K-Fold cross-validation
Because of the constraints of the sample data, the CSEPC network model may encounter overfitting problems. To reduce their impact on the experimental results, we performed K-fold cross-validation. For our experiments, we set the value of K to 10. The subject samples were randomly divided into ten subsamples of equal size, of which one subsample was used as the test set to validate the classification performance of the model, while the remaining nine subsamples were used as training data.
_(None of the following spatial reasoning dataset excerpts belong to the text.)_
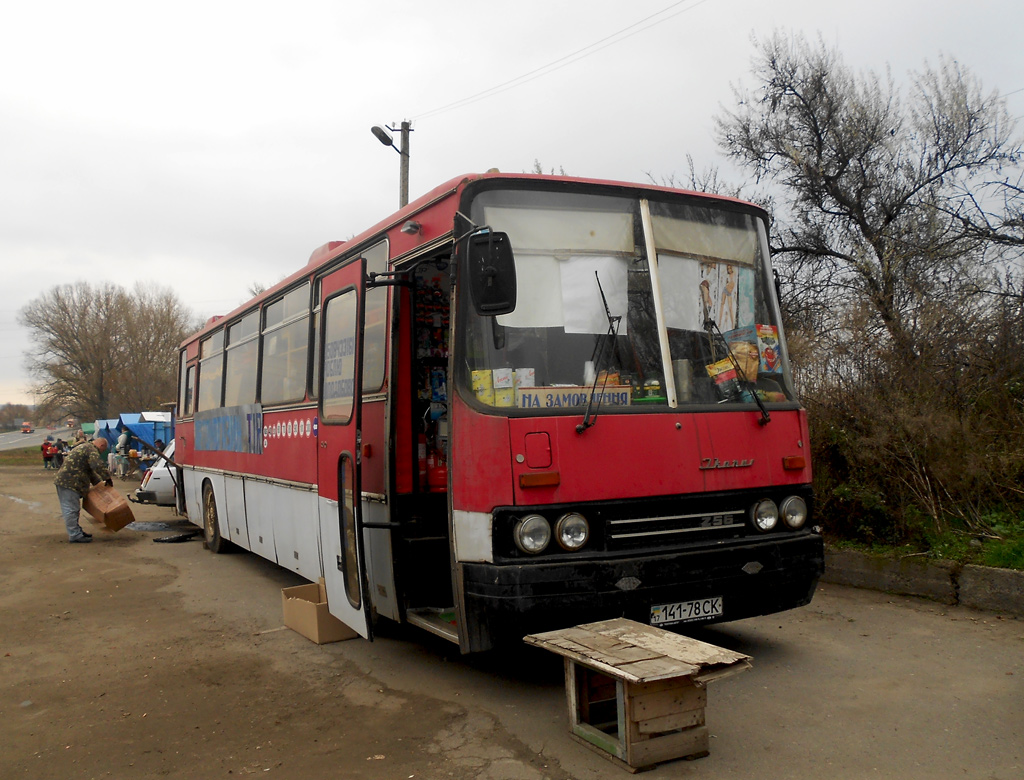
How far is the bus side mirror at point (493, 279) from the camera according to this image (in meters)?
4.73

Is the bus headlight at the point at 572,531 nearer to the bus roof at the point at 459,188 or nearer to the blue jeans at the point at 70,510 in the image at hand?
the bus roof at the point at 459,188

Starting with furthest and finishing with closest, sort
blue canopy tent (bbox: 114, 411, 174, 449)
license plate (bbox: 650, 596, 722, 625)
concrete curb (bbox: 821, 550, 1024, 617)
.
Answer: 1. blue canopy tent (bbox: 114, 411, 174, 449)
2. concrete curb (bbox: 821, 550, 1024, 617)
3. license plate (bbox: 650, 596, 722, 625)

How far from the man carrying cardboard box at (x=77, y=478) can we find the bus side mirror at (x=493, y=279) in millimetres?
11010

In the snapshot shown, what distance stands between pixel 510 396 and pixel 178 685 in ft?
10.5

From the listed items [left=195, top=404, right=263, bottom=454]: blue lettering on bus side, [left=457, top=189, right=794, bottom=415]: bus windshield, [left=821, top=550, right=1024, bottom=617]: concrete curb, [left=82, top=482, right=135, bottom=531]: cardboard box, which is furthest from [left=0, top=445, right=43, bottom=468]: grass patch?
[left=457, top=189, right=794, bottom=415]: bus windshield

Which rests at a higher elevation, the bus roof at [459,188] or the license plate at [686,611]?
the bus roof at [459,188]

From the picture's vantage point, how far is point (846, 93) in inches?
555

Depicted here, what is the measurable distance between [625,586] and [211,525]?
29.2 feet

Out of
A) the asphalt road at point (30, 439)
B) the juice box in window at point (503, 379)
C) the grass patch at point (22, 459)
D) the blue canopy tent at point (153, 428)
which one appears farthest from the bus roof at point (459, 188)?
the asphalt road at point (30, 439)

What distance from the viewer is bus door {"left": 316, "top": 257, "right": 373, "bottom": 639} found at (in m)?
5.92

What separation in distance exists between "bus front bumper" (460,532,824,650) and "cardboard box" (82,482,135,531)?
10.5 metres

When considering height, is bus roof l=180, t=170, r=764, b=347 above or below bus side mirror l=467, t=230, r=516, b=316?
above

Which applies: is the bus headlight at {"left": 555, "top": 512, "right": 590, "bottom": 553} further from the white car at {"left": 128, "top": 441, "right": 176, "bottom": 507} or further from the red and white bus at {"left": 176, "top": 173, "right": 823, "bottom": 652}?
the white car at {"left": 128, "top": 441, "right": 176, "bottom": 507}

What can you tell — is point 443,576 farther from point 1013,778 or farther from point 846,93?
point 846,93
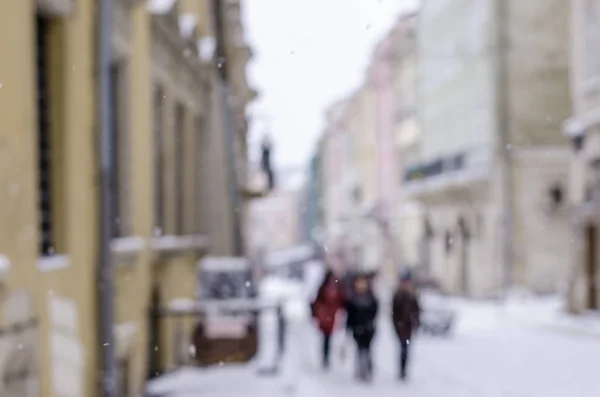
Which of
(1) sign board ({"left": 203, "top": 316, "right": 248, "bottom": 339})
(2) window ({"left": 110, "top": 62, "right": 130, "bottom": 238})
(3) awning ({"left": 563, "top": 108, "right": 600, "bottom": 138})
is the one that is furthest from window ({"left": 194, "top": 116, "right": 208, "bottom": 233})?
(3) awning ({"left": 563, "top": 108, "right": 600, "bottom": 138})

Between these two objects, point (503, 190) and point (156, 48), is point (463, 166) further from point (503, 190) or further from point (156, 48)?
point (156, 48)

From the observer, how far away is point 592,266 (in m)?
26.9

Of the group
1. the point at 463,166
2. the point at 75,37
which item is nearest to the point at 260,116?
the point at 75,37

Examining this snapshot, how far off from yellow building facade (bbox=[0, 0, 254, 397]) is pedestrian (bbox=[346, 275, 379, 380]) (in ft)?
7.77

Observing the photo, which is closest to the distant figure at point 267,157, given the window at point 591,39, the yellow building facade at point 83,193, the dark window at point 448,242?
the yellow building facade at point 83,193

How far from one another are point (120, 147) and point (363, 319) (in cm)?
405

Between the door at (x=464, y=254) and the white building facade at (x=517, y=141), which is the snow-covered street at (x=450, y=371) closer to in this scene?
the white building facade at (x=517, y=141)

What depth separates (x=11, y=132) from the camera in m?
6.68

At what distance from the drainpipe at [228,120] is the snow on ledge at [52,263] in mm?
7628

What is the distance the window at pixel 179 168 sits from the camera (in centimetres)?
1609

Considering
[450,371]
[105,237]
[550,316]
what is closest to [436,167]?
[550,316]

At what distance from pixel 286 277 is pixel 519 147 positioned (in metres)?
58.0

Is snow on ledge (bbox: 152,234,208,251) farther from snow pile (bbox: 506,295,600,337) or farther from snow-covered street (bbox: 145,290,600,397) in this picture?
snow pile (bbox: 506,295,600,337)

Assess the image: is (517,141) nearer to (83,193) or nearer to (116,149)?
(116,149)
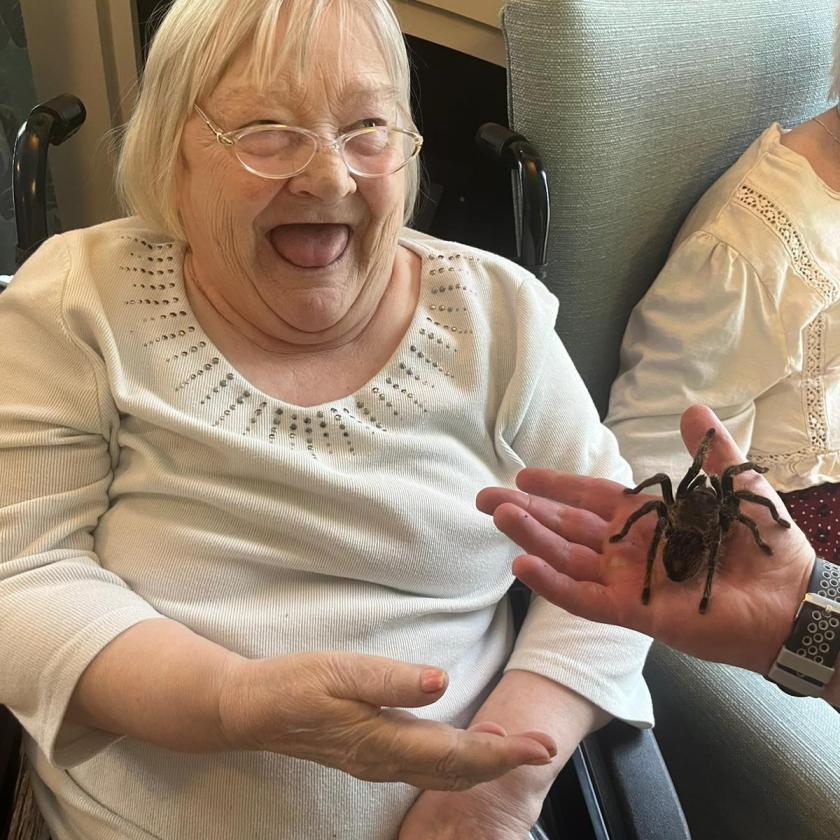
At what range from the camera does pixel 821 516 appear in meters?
1.43

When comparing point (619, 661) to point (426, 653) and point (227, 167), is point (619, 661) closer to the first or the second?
point (426, 653)

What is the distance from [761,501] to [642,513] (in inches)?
5.1

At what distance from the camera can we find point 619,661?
1.07 metres

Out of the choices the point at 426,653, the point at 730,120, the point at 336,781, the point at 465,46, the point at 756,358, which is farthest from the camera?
the point at 465,46

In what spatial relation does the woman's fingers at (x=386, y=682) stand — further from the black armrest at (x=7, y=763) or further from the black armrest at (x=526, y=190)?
the black armrest at (x=526, y=190)

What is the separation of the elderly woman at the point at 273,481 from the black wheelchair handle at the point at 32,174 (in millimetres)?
159

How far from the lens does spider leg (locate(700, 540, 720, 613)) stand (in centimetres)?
93

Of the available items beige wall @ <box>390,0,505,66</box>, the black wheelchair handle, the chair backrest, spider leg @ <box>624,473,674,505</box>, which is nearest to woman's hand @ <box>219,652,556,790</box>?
spider leg @ <box>624,473,674,505</box>

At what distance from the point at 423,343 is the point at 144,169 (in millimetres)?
391

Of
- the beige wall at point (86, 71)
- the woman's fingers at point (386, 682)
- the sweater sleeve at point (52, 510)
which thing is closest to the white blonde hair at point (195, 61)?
the sweater sleeve at point (52, 510)

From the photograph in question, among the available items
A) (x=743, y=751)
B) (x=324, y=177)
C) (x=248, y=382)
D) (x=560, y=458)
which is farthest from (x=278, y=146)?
(x=743, y=751)

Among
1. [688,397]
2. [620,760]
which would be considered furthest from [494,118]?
[620,760]

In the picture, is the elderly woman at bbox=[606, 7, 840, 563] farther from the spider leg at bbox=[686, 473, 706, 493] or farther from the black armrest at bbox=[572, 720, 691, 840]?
the black armrest at bbox=[572, 720, 691, 840]

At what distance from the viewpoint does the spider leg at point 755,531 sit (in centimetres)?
96
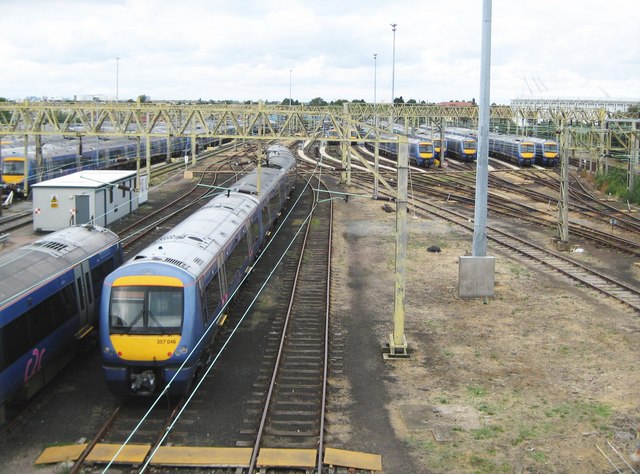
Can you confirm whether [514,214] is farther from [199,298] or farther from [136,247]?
[199,298]

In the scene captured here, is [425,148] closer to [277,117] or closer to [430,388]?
[277,117]

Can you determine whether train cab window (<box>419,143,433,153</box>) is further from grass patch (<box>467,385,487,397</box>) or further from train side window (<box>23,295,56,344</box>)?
train side window (<box>23,295,56,344</box>)

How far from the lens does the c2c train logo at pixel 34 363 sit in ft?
38.4

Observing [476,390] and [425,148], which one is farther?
[425,148]

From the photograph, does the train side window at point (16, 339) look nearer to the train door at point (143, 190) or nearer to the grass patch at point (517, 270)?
the grass patch at point (517, 270)

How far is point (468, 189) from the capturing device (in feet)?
144

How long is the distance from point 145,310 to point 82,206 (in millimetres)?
18171

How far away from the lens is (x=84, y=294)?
14469mm

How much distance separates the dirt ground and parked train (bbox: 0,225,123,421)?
5540 millimetres

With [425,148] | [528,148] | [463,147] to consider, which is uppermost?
[463,147]

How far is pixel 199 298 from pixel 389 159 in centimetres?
5521

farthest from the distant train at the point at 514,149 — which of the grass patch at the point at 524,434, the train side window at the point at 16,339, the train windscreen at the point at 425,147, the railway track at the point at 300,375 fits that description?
the train side window at the point at 16,339

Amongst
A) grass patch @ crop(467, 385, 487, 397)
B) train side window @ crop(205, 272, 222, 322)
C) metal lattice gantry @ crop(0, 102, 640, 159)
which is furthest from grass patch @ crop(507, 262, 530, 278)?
train side window @ crop(205, 272, 222, 322)

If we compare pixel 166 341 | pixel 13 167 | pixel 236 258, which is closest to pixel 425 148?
pixel 13 167
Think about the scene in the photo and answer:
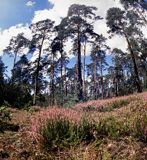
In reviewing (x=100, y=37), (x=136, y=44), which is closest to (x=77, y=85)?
(x=100, y=37)

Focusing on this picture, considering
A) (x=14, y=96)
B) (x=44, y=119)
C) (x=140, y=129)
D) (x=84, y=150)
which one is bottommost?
(x=84, y=150)

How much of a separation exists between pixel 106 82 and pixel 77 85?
6977 centimetres

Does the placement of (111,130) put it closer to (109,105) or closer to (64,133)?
(64,133)

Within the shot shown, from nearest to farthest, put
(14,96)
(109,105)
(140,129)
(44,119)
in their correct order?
(140,129) < (44,119) < (109,105) < (14,96)

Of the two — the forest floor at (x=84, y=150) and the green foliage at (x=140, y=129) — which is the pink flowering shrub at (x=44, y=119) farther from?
the green foliage at (x=140, y=129)

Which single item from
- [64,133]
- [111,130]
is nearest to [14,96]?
[64,133]

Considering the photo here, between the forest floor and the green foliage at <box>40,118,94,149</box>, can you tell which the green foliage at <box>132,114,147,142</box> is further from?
the green foliage at <box>40,118,94,149</box>

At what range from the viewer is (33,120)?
772cm

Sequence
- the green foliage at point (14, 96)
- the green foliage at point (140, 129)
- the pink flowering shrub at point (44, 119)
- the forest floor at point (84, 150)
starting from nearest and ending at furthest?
the forest floor at point (84, 150), the green foliage at point (140, 129), the pink flowering shrub at point (44, 119), the green foliage at point (14, 96)

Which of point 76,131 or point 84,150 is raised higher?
point 76,131

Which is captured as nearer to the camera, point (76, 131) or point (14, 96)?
point (76, 131)

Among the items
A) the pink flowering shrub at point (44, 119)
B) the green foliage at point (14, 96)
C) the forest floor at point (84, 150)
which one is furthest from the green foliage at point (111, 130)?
the green foliage at point (14, 96)

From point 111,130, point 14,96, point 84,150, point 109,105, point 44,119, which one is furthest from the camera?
point 14,96

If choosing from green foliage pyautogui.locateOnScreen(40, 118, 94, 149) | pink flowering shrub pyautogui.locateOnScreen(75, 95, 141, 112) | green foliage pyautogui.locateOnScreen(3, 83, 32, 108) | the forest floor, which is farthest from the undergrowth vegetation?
green foliage pyautogui.locateOnScreen(3, 83, 32, 108)
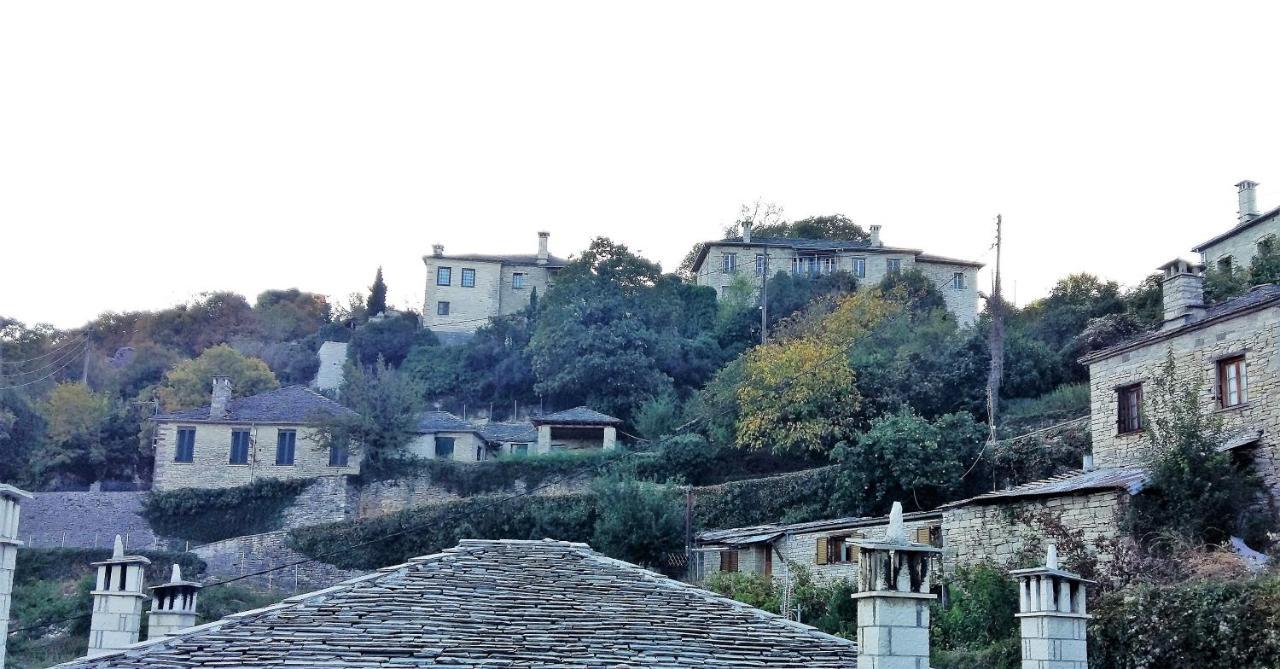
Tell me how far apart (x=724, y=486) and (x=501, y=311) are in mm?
39505

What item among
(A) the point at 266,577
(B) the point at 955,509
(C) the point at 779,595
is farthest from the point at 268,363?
(B) the point at 955,509

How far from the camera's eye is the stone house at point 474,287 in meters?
81.4

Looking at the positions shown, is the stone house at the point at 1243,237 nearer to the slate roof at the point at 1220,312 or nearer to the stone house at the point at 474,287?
the slate roof at the point at 1220,312

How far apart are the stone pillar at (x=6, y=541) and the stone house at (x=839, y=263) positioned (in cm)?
6061

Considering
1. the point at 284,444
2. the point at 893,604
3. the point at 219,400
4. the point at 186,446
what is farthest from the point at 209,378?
the point at 893,604

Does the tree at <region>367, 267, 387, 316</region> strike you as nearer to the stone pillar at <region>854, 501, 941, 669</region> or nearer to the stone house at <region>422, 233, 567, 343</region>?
the stone house at <region>422, 233, 567, 343</region>

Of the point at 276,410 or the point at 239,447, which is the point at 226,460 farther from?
the point at 276,410

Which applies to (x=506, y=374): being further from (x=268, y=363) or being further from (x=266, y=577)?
(x=266, y=577)

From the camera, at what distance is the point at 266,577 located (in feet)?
157

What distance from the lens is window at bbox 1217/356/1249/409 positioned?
2983 cm

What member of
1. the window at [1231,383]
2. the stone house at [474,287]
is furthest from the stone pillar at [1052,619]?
the stone house at [474,287]

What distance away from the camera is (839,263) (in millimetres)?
75250

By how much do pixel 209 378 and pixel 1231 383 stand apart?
51.4 meters

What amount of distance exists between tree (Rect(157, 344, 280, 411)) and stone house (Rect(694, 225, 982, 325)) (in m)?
25.8
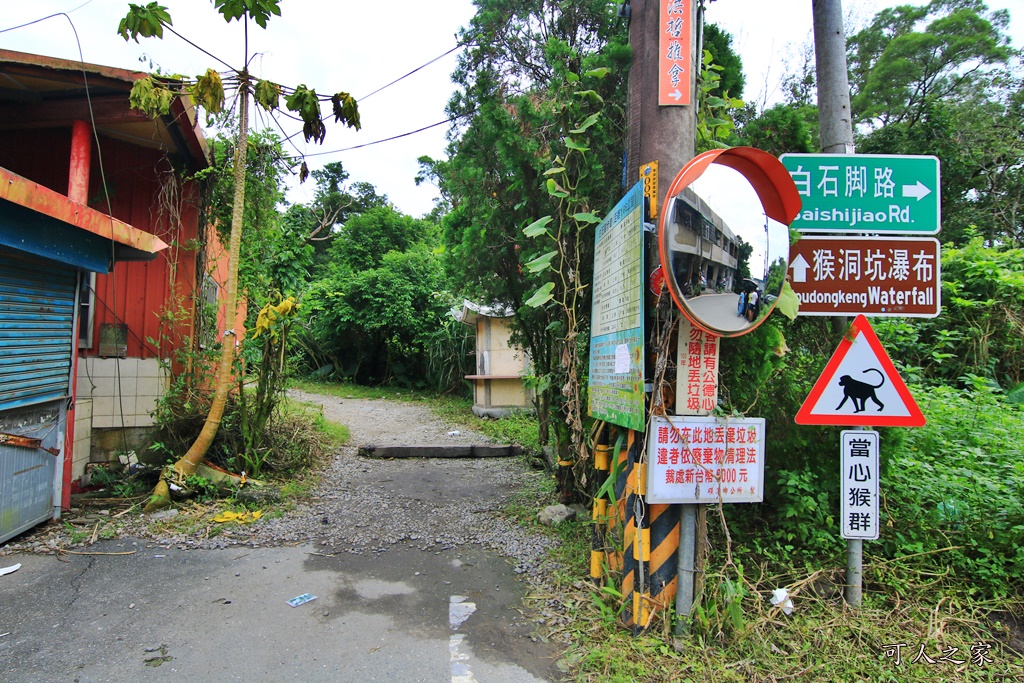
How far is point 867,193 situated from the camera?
3320 millimetres

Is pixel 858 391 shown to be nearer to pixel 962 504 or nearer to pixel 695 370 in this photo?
pixel 695 370

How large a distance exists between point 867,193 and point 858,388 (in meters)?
1.16

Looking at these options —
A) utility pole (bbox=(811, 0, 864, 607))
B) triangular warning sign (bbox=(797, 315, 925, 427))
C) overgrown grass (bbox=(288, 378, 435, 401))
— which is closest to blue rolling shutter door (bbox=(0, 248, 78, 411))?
triangular warning sign (bbox=(797, 315, 925, 427))

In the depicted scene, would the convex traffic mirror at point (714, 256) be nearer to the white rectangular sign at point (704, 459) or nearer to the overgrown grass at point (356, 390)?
the white rectangular sign at point (704, 459)

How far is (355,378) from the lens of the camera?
17.3 metres

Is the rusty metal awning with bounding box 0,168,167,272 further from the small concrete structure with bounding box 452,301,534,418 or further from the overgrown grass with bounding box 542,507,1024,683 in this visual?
the small concrete structure with bounding box 452,301,534,418

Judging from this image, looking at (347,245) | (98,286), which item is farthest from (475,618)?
(347,245)

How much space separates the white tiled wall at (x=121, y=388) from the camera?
5.90 meters

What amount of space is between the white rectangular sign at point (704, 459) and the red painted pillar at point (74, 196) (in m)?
5.13

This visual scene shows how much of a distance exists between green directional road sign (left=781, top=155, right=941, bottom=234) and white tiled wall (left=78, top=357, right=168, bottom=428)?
21.3 ft

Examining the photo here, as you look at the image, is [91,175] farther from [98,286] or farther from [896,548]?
[896,548]

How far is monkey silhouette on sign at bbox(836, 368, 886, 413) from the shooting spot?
312 centimetres

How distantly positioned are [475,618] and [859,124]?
1871 centimetres

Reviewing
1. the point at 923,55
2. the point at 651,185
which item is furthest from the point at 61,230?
the point at 923,55
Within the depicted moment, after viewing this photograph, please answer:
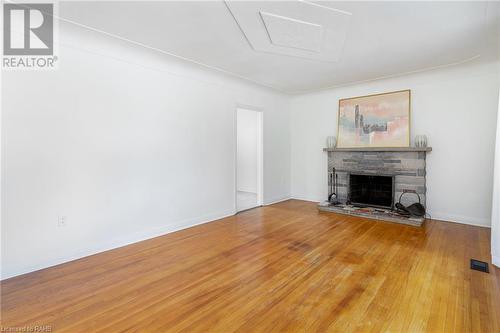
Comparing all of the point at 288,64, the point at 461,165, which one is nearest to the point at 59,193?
the point at 288,64

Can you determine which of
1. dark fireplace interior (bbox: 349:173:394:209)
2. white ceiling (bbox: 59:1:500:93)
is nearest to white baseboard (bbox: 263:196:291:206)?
dark fireplace interior (bbox: 349:173:394:209)

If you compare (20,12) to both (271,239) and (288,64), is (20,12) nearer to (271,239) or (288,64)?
(288,64)

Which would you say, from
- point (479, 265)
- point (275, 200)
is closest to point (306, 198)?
point (275, 200)

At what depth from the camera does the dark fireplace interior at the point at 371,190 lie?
190 inches

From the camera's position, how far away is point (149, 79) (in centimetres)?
352

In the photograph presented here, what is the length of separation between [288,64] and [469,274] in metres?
3.46

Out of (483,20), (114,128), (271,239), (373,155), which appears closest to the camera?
(483,20)

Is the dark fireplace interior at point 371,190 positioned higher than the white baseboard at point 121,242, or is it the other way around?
the dark fireplace interior at point 371,190

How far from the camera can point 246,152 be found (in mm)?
7059

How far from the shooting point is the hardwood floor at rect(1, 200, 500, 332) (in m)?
1.82

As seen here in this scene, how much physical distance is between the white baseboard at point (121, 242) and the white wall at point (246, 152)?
2.45 metres

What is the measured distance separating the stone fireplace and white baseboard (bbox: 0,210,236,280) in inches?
96.8

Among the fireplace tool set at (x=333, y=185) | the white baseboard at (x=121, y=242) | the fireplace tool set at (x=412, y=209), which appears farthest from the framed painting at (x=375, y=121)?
the white baseboard at (x=121, y=242)

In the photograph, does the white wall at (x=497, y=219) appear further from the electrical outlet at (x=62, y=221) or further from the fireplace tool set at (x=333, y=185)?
the electrical outlet at (x=62, y=221)
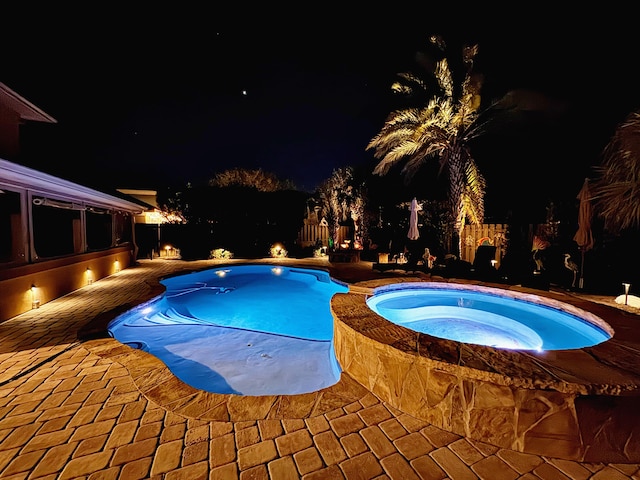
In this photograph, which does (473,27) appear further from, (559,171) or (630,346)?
(630,346)

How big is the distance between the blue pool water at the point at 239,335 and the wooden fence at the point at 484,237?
6.76 m

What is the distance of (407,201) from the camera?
57.3ft

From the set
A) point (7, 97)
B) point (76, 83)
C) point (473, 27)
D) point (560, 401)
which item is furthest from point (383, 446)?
point (76, 83)

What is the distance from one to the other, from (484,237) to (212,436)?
12.2 metres

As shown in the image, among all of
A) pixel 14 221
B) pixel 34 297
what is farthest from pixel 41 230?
pixel 34 297

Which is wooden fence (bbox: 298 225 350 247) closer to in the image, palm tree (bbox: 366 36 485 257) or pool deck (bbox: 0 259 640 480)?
palm tree (bbox: 366 36 485 257)

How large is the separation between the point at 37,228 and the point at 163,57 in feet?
30.3

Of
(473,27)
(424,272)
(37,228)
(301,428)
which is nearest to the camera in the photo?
(301,428)

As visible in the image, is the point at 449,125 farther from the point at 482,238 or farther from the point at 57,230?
the point at 57,230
This cross-validation procedure was repeated 10 times, with each subsample used once as a test set. By following these procedures, we can check whether the model is experiencing overfitting problems.
Experimental setup
We implemented the proposed deep-learning approach using the Pytorch framework. All experiments were run on an NVIDIA Tesla V100 16GB GPU and Windows Server 2016. In the CSEPC training process, we separately trained the sMRI_CSEP and fMRI_CSEP models. We used the stochastic gradient descent function (SGD) as the optimizer of the models during the training process and set the batch size to 1.